### Work instructions:
Reproduce all the material exactly, minus any pictures it holds.

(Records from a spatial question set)
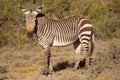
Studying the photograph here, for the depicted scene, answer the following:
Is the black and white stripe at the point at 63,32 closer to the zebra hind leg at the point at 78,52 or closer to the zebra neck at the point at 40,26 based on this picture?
the zebra neck at the point at 40,26

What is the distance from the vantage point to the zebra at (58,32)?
975cm

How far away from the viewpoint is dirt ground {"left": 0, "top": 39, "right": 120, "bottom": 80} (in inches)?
348

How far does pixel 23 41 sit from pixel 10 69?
418 cm

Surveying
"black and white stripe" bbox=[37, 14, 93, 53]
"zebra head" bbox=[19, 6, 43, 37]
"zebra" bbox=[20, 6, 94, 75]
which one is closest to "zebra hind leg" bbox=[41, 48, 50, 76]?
"zebra" bbox=[20, 6, 94, 75]

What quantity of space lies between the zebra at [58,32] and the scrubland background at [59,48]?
414 mm

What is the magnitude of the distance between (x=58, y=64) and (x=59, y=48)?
2888 millimetres

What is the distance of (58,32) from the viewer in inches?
402

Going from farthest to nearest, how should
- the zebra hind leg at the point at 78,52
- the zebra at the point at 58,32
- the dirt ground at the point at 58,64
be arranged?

### Reply to the task:
Studying the photograph here, for the depicted scene, answer the following:
Is the black and white stripe at the point at 63,32 closer to the zebra hind leg at the point at 78,52 or closer to the zebra neck at the point at 40,26 based on this picture?
the zebra neck at the point at 40,26

What is the distance from the vantage point to the zebra at (58,32)?
975cm

How far away from the viewpoint is dirt ground {"left": 0, "top": 39, "right": 120, "bottom": 80} (in inches)?
348

How far does pixel 23 41 sit from pixel 10 69?
418 cm

Surveying
"black and white stripe" bbox=[37, 14, 93, 53]
"zebra head" bbox=[19, 6, 43, 37]
"zebra" bbox=[20, 6, 94, 75]
which one is closest to "zebra hind leg" bbox=[41, 48, 50, 76]?
"zebra" bbox=[20, 6, 94, 75]

What quantity of space lies between the zebra at [58,32] and the scrubland background at [59,48]?
414 mm

What is the magnitude of the distance between (x=58, y=64) and (x=59, y=48)?
2888 millimetres

What is the distance of (58,32) from the viewer in inches?
402

Going from farthest to nearest, how should
- the zebra hind leg at the point at 78,52
- the zebra at the point at 58,32
- the dirt ground at the point at 58,64
be arranged?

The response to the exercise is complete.